--- Your goal ---
Pull out every entry below and reproduce each of its lines word for word, with no changes.

** Begin Exercise material **

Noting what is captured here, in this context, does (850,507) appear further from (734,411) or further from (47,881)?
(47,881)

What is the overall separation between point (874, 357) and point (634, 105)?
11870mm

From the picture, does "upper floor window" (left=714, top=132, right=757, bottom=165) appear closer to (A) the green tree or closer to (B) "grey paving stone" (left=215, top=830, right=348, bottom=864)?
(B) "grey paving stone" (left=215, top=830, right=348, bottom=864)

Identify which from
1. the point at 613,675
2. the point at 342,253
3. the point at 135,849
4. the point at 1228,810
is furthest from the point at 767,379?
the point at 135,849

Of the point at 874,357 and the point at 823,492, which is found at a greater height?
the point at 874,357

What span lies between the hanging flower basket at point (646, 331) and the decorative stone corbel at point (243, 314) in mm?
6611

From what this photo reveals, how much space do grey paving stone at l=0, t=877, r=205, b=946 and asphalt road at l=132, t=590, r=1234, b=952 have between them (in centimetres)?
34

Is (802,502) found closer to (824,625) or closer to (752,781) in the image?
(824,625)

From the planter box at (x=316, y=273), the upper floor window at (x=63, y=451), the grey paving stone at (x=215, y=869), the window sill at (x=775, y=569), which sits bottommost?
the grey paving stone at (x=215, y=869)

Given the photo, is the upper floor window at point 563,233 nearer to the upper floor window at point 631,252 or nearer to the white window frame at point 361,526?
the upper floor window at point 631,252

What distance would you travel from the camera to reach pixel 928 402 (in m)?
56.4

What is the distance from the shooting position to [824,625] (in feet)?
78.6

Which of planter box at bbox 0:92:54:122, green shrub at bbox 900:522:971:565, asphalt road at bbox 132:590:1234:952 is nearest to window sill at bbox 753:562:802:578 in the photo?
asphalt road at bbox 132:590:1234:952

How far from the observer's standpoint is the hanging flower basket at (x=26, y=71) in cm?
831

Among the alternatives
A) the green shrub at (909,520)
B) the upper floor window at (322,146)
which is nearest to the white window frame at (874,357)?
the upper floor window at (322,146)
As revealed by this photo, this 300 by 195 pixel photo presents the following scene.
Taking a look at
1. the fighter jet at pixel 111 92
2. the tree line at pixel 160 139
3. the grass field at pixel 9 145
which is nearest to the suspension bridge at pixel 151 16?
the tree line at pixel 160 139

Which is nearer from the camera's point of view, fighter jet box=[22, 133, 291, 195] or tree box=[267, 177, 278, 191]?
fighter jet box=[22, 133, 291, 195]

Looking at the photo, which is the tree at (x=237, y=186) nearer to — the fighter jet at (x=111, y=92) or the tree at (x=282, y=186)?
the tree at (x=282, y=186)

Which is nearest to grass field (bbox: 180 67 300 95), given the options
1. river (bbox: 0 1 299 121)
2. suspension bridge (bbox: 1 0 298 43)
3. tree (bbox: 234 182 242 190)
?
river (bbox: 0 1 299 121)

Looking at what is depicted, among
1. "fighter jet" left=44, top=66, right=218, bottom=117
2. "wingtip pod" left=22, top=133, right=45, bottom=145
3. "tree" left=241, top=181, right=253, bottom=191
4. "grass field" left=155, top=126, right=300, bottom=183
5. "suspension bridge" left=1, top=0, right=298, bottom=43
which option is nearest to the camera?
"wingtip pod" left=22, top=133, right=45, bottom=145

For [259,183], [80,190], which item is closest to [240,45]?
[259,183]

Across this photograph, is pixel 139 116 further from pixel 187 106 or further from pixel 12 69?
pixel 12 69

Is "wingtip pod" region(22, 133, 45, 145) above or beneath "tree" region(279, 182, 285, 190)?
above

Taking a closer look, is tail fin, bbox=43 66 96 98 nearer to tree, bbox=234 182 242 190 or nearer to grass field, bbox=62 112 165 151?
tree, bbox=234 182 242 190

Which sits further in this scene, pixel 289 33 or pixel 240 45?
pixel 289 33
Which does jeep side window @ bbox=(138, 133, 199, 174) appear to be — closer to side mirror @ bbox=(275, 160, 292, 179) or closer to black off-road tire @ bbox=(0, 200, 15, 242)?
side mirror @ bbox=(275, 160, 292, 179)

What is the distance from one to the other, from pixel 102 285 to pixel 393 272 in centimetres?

** End Exercise material **

--- The result ---
Noting what is captured here, in this context, does (850,507) appear further from (734,411) or further from (47,881)?
(47,881)

What is the overall separation between point (874, 357) and point (634, 105)?
11870mm

From the picture, does "upper floor window" (left=714, top=132, right=757, bottom=165) appear closer to (A) the green tree or closer to (B) "grey paving stone" (left=215, top=830, right=348, bottom=864)?
(B) "grey paving stone" (left=215, top=830, right=348, bottom=864)

Identify which from
1. the point at 613,675
2. the point at 342,253
3. the point at 135,849
4. the point at 1228,810
is furthest from the point at 767,379?
the point at 135,849

Of the point at 874,357 and the point at 823,492, which is found at a greater height?
the point at 874,357

What span lies between the hanging flower basket at point (646, 331) and the decorative stone corbel at point (243, 314) in mm?
6611

From what this photo reveals, how much space do grey paving stone at l=0, t=877, r=205, b=946 and asphalt road at l=132, t=590, r=1234, b=952 have between them (in centimetres)?
34

Is (802,502) found closer to (824,625) or closer to (752,781) in the image?
(824,625)

From the planter box at (x=316, y=273), the upper floor window at (x=63, y=451), the grey paving stone at (x=215, y=869), the window sill at (x=775, y=569), which sits bottommost?
the grey paving stone at (x=215, y=869)

Given the photo, is the upper floor window at point 563,233 nearer to the upper floor window at point 631,252 or nearer to the white window frame at point 361,526?
the upper floor window at point 631,252

What distance would you travel from the camera to reach pixel 928 402 (in m)?
56.4

What is the distance from the shooting position to [824,625] (in feet)?
78.6

Which of planter box at bbox 0:92:54:122, green shrub at bbox 900:522:971:565, asphalt road at bbox 132:590:1234:952 is nearest to window sill at bbox 753:562:802:578 in the photo?
asphalt road at bbox 132:590:1234:952

How far from the observer's standpoint is the hanging flower basket at (x=26, y=71) in cm?
831

Among the alternatives
A) the green shrub at (909,520)
B) the upper floor window at (322,146)
which is nearest to the white window frame at (874,357)?
the upper floor window at (322,146)
As revealed by this photo, this 300 by 195 pixel photo presents the following scene.
Taking a look at
1. the fighter jet at pixel 111 92
2. the tree line at pixel 160 139
3. the grass field at pixel 9 145
which is nearest to the suspension bridge at pixel 151 16?
the tree line at pixel 160 139

Which is nearer from the camera's point of view, fighter jet box=[22, 133, 291, 195] or tree box=[267, 177, 278, 191]?
fighter jet box=[22, 133, 291, 195]

Looking at the photo, which is the tree at (x=237, y=186) nearer to — the fighter jet at (x=111, y=92) or the tree at (x=282, y=186)?
the tree at (x=282, y=186)

Which is nearest to grass field (bbox: 180 67 300 95), given the options
1. river (bbox: 0 1 299 121)
2. suspension bridge (bbox: 1 0 298 43)
3. tree (bbox: 234 182 242 190)
?
river (bbox: 0 1 299 121)

Looking at what is depicted, among
1. "fighter jet" left=44, top=66, right=218, bottom=117
2. "wingtip pod" left=22, top=133, right=45, bottom=145
3. "tree" left=241, top=181, right=253, bottom=191
4. "grass field" left=155, top=126, right=300, bottom=183
5. "suspension bridge" left=1, top=0, right=298, bottom=43
which option is nearest to the camera?
"wingtip pod" left=22, top=133, right=45, bottom=145

For [259,183], [80,190], which item is closest to [240,45]?
[259,183]

Across this photograph, is pixel 139 116 further from pixel 187 106 or further from pixel 12 69?
pixel 12 69

Is "wingtip pod" region(22, 133, 45, 145) above or beneath "tree" region(279, 182, 285, 190)?
above

Taking a closer look, is tail fin, bbox=43 66 96 98 nearer to tree, bbox=234 182 242 190 or nearer to grass field, bbox=62 112 165 151?
tree, bbox=234 182 242 190

Which sits further in this scene, pixel 289 33 or pixel 240 45?
pixel 289 33
Which does jeep side window @ bbox=(138, 133, 199, 174) appear to be — closer to side mirror @ bbox=(275, 160, 292, 179) or closer to black off-road tire @ bbox=(0, 200, 15, 242)?
side mirror @ bbox=(275, 160, 292, 179)

What is the distance from one to the other, from pixel 102 285 to pixel 393 272 in centimetres?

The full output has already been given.